[Image-based spatial reasoning data]
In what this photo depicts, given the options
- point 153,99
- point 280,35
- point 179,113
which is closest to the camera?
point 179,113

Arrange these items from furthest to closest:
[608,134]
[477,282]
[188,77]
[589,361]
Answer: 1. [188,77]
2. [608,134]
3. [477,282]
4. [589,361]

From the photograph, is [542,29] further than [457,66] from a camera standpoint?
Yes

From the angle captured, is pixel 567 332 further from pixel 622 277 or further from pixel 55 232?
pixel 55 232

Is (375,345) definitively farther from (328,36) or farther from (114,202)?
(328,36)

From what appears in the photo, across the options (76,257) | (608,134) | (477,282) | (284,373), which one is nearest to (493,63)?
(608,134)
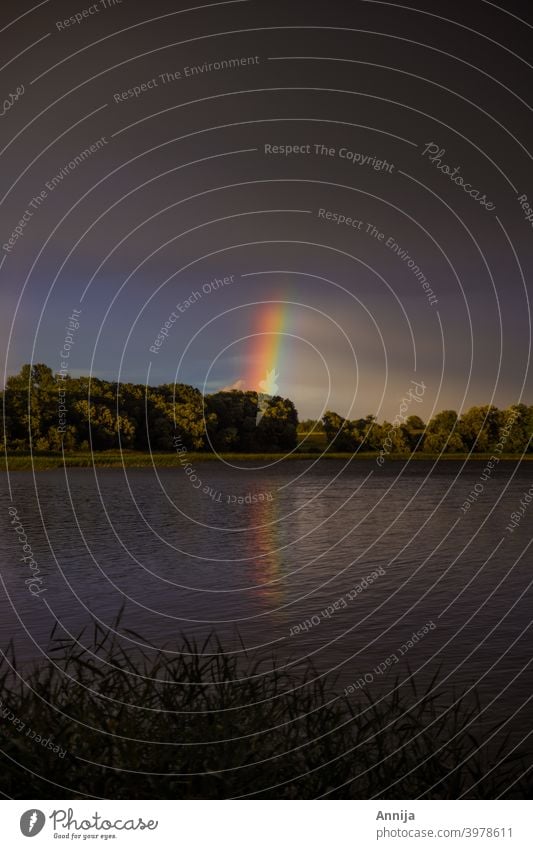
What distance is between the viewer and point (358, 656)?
23.0 meters

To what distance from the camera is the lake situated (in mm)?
23469

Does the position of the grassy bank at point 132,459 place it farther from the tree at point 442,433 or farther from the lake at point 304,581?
the lake at point 304,581

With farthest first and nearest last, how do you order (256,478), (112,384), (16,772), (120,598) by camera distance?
(256,478)
(112,384)
(120,598)
(16,772)

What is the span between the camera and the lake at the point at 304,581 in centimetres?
2347

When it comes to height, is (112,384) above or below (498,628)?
above

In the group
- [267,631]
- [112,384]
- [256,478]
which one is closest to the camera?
[267,631]

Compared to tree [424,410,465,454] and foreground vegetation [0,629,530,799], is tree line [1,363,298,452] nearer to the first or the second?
tree [424,410,465,454]

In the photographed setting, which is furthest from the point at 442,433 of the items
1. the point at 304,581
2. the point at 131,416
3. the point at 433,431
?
the point at 304,581

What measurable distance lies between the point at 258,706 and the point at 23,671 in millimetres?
9425

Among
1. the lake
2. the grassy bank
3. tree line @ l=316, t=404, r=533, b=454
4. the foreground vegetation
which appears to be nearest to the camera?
the foreground vegetation

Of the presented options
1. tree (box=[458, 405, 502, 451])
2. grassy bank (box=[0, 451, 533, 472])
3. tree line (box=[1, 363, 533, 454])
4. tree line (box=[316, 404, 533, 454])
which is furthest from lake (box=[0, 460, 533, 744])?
tree (box=[458, 405, 502, 451])

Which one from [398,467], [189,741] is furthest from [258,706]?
[398,467]
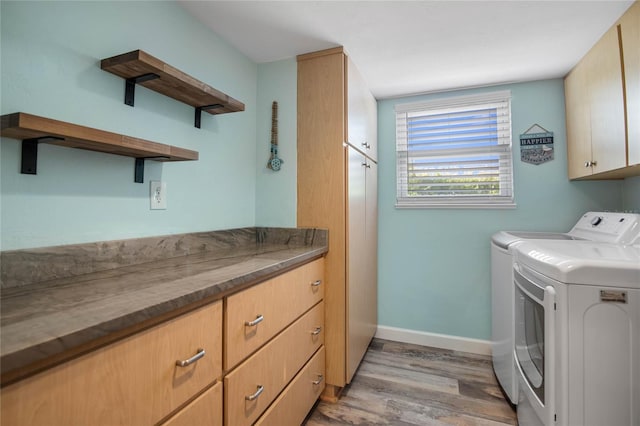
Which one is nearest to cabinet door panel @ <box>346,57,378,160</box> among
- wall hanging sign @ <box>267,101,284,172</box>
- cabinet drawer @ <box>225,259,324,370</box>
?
wall hanging sign @ <box>267,101,284,172</box>

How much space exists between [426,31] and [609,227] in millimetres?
1552

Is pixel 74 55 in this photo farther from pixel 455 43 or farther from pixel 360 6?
pixel 455 43

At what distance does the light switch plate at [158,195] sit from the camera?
51.9 inches

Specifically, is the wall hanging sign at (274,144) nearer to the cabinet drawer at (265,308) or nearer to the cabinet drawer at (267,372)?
the cabinet drawer at (265,308)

> _Request_
Starting with the line containing "Specifically, is the" and going on through the end of the data, rewrite those lines with "wall hanging sign" renamed to "mounted wall sign" and everything else kept the same.

> _Task result_
Specifically, is the mounted wall sign at (274,144) nearer to the cabinet drawer at (265,308) or nearer to the cabinet drawer at (267,372)?
the cabinet drawer at (265,308)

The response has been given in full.